Single by "The Men" a.k.a. the Human League
- B-side: "Cruel"
- Released: July 1979
- Recorded: Monumental Studios, Sheffield, UK
- Genre: Europop; art pop; disco;
- Length: 4:36
- Label: Virgin Records
- Songwriters: Philip Oakey, Martyn Ware, Ian Craig Marsh
- Producer: Colin Thurston

The Human League singles chronology
| "Being Boiled" (1978) | "I Don't Depend on You" (1979) | "Empire State Human" (1979) |

Audio sample
- file; help;

= I Don't Depend on You =

"I Don't Depend on You" is a disco-influenced song by the British synth-pop group the Human League released under the pseudonym The Men. It was released as a single in the UK in July 1979, but failed to chart. It was written by Philip Oakey, Martyn Ware and Ian Craig Marsh; was produced by Colin Thurston and featured guest backing vocalists Katie Kissoon and Lisa Strike (who later worked with Pink Floyd).

After hastily signing the Human League in 1978 it became apparent to Virgin Records that the band were not very profitable, with none of their releases under Fast Records making any impact on the charts.

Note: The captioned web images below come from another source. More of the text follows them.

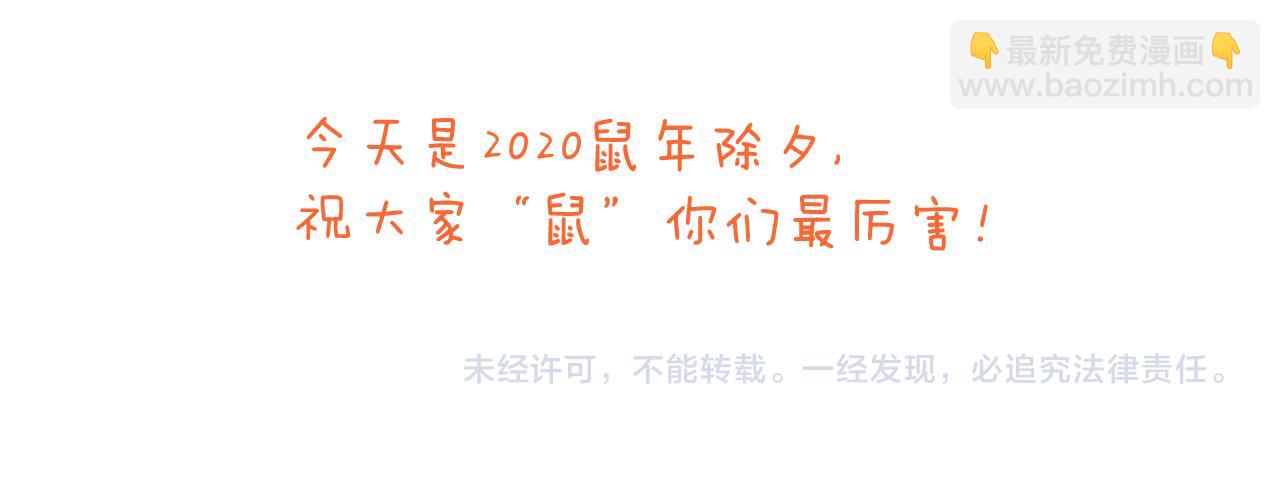 第269话 鼠你厉害54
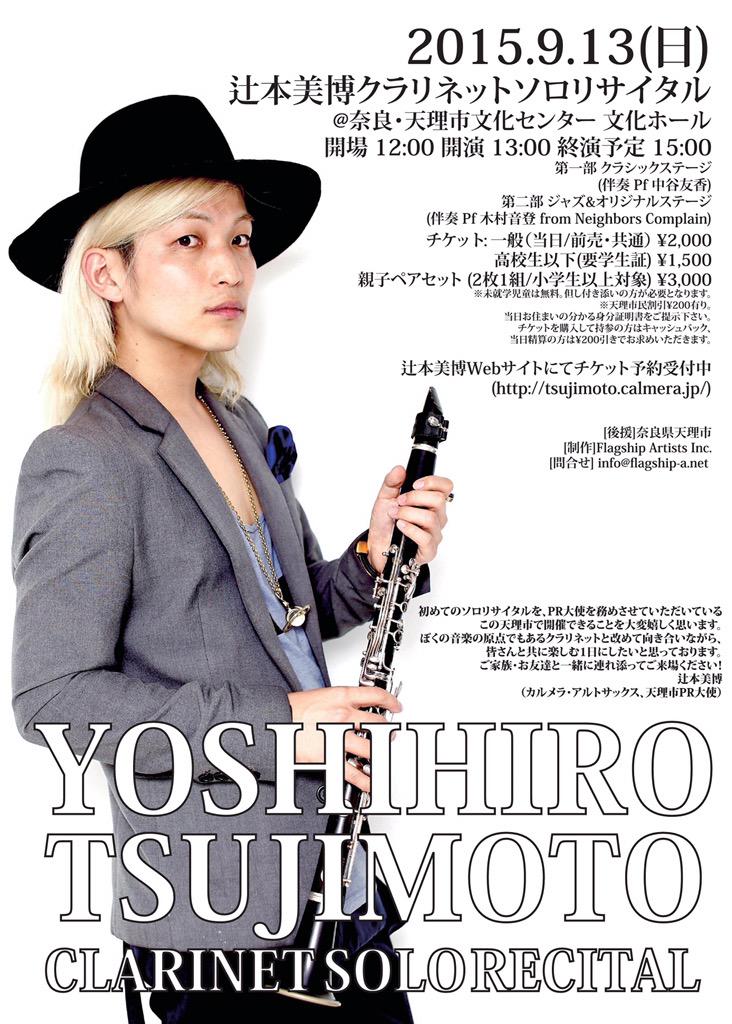 tsuujiimot's tweet photo. 【辻本美博クラリネットソロリサイタル】
奈良・天理市文化センター 文化ホール公演の詳細が発表になりました！！同時にメール予約も開始していますので、皆々様、何卒、よろしくお願い致します！！→http://t.co/daoXhtSmvZ http://t.co/9ik6zvSPff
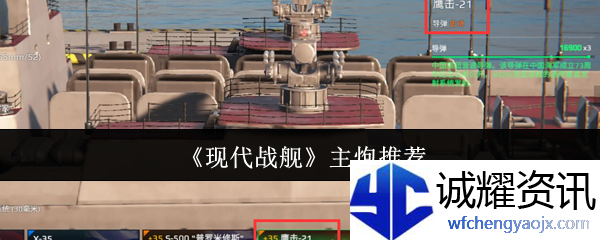 《现代战舰》主炮推荐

Virgin began putting pressure on the group to justify their large advance signing fee. Pressure was put on Ware, Oakey and Marsh to abandon their no traditional instruments rule and use conventional instruments in an attempt to be more commercial and sell more records. Ware reluctantly agreed but insisted that any material recorded this way should be released under a pseudonym to ensure that it wasn't confused with the pure electronic sound of the Human League. "I Don't Depend on You" was the only product of this compromise with Virgin. It was recorded with the addition of session musicians and was released under the name The Men. The song also features the synth riff from debut single Being Boiled towards the end of the track. Afterwards the band were able to record tracks in their original style for Virgin. Before any further conventional style records could be recorded, the original Human League had split; Oakey then took the new reformed band down a different commercial and pop route.

Later, it would be commented on that in recording "I Don’t Depend on You" – two years prior to the arrival of schoolgirl vocalists Susan Ann Sulley and Joanne Catherall – Oakey, Ware and Marsh had already produced a Human League Mk 2-style track complete with commercial pop sound: Oakey's vocal with female backing (with Katie Kissoon and Lisa Strike providing the backing vocals).

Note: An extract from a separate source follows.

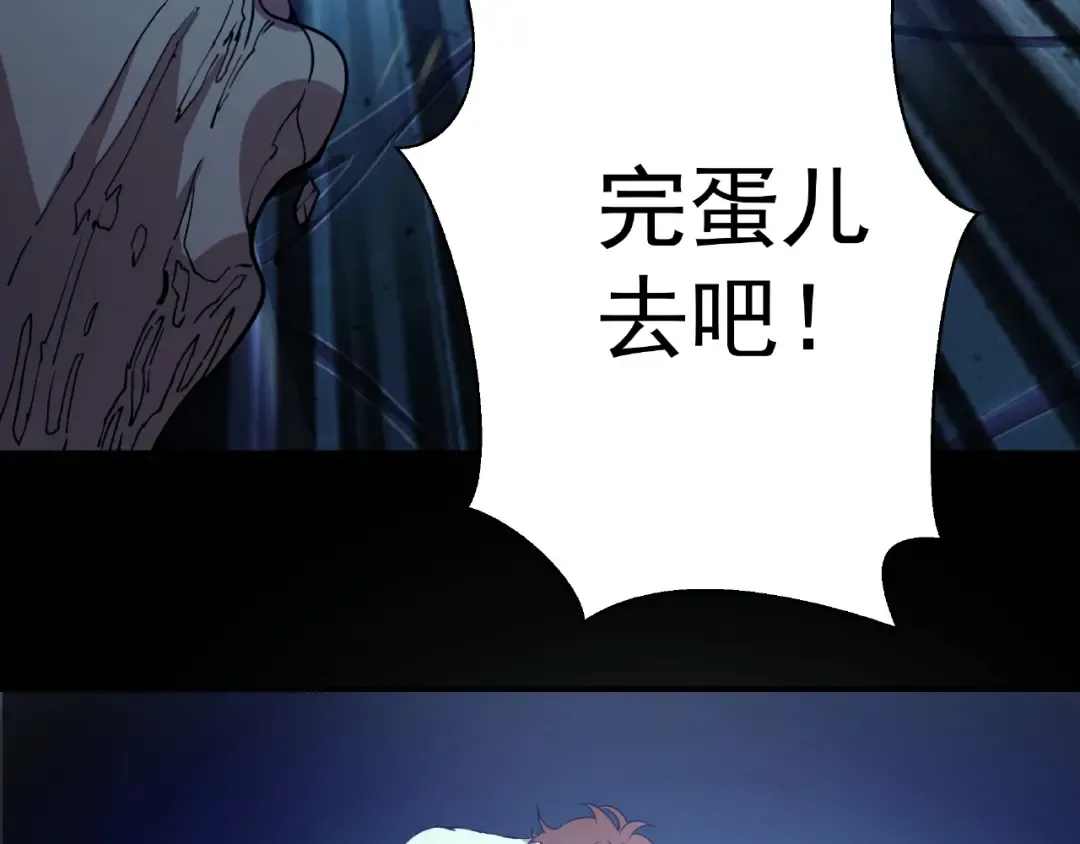 第27话 精神世界的战斗！ 第204页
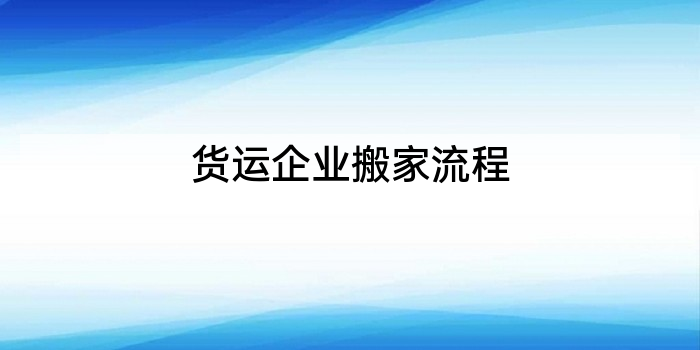 货运企业搬家流程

NME commented on this in 1990:
Utterly commercial, the irritating bleep-content is all but lost under lashings of catchy Euro-Pop sheen (with prophetic female backing to boot). The HL were quite clearly ahead of their own time, never mind anyone else’s."

The B-side, titled "Cruel", is simply a remix of "I Don’t Depend on You" without Oakey's vocals. "I Don’t Depend on You" received little promotion or airplay and did not chart.
Re-releases on albums now credit the track as The Human League a.k.a. 'The Men.

==Hot Gossip version==
British dance troupe Hot Gossip released a cover this song in February 1982 as a single from their album Geisha Boys and Temple Girls which was produced by Martyn Ware. The album and single were commercial failures. The single was Dindisc DIN-39 and was the last Dindisc release.